Prolonged SARS-CoV-2 T Cell Responses in a Vaccinated COVID-19-Naive Population

Round 1

Reviewer 1 Report

Comments and Suggestions for Authors

This is a highly focused study which only examines primary cellular immune responses in follwing covid vaccination. 

Over 20% of subjects failed to mount significant levels of IFN-g producing T cells. It would be interesting to learn if these subjects were susciptible to more severe covid disease.

Author Response

Point-by-point replies to Reviewer

This is a highly focused study which only examines primary cellular immune responses in following COVID vaccination. 

Over 20% of subjects failed to mount significant levels of IFN-g producing T cells. It would be interesting to learn if these subjects were susciptible to more severe covid disease.

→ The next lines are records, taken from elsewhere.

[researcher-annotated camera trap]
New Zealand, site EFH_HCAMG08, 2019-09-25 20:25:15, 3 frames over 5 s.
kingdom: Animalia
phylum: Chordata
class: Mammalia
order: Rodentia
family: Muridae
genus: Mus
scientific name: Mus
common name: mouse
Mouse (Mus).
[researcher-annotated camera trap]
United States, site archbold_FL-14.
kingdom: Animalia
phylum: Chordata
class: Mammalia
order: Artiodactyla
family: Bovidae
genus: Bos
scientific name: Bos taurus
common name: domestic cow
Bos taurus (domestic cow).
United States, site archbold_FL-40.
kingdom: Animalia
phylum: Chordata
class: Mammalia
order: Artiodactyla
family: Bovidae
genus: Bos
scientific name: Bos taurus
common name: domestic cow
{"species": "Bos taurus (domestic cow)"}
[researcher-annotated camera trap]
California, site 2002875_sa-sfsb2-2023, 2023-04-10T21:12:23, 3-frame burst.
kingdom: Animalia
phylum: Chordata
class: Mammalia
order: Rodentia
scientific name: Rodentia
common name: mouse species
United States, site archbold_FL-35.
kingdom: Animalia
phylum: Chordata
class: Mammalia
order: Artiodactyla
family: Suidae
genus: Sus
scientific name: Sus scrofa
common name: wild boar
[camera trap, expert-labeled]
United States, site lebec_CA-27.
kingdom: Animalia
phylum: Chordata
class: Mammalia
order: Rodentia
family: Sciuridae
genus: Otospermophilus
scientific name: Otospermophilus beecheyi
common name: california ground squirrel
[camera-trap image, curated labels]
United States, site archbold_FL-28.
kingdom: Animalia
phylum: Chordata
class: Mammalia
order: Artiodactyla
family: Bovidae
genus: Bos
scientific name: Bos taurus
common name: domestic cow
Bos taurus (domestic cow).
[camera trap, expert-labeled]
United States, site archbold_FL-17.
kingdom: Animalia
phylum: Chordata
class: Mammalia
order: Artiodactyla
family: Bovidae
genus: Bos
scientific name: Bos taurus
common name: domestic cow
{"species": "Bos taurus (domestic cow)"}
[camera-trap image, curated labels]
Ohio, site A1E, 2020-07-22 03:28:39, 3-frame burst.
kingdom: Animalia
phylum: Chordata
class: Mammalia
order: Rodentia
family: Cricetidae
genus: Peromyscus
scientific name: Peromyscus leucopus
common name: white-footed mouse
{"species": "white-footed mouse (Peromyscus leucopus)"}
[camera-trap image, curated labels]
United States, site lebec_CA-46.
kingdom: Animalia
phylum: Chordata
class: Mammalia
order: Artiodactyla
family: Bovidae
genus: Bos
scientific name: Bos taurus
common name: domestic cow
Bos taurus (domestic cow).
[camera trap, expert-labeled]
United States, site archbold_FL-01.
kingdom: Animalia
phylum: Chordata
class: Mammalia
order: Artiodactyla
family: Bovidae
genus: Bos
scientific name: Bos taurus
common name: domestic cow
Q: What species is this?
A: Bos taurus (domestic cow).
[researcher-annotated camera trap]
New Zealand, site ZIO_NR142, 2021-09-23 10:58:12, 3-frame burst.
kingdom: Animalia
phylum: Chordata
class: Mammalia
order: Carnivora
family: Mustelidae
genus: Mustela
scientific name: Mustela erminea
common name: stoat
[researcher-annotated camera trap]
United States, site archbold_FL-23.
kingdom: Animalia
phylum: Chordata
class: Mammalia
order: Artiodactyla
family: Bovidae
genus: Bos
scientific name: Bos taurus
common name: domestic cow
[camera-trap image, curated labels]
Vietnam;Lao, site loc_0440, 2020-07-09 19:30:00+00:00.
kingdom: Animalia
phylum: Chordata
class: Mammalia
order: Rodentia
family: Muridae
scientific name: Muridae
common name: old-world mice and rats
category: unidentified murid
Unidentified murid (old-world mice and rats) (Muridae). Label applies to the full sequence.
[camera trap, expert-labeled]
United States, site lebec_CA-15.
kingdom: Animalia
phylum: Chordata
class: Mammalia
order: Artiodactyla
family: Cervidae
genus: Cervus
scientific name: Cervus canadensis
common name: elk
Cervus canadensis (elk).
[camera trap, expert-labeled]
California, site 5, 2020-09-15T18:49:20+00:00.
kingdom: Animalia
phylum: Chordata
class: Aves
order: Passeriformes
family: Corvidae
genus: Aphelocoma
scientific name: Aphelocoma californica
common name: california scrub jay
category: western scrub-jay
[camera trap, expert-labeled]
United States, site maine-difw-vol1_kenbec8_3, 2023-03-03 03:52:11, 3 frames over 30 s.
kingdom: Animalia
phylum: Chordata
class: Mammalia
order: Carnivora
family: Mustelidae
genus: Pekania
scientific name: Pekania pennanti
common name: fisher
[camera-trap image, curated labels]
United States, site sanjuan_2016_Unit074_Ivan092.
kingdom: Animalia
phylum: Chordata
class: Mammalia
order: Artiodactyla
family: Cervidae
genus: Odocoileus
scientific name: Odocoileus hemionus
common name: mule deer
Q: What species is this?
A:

>> Thank you for positive consideration of our submission. Your suggestion is very interesting and we would like to have this information for the individuals who have failed to mount significant levels of T cell immunity. However, this was not possible as our data is limited to information derived from the questionnaires completed by the participants during their examination.

Reviewer 2 Report

Comments and Suggestions for Authors

Here the authors assessed T cell mediated immunity to SARS CoV2 S and N antigen at various times following the primary vaccination series, at 3 time groups.  The goal is to assess T cell immunity when the antibody response has waned.  The findings are that significant T cell responses are present when antibodies have waned.  The manuscript needs some revision.

1. What is meant by fully vaccinated to the primary series. Please define this.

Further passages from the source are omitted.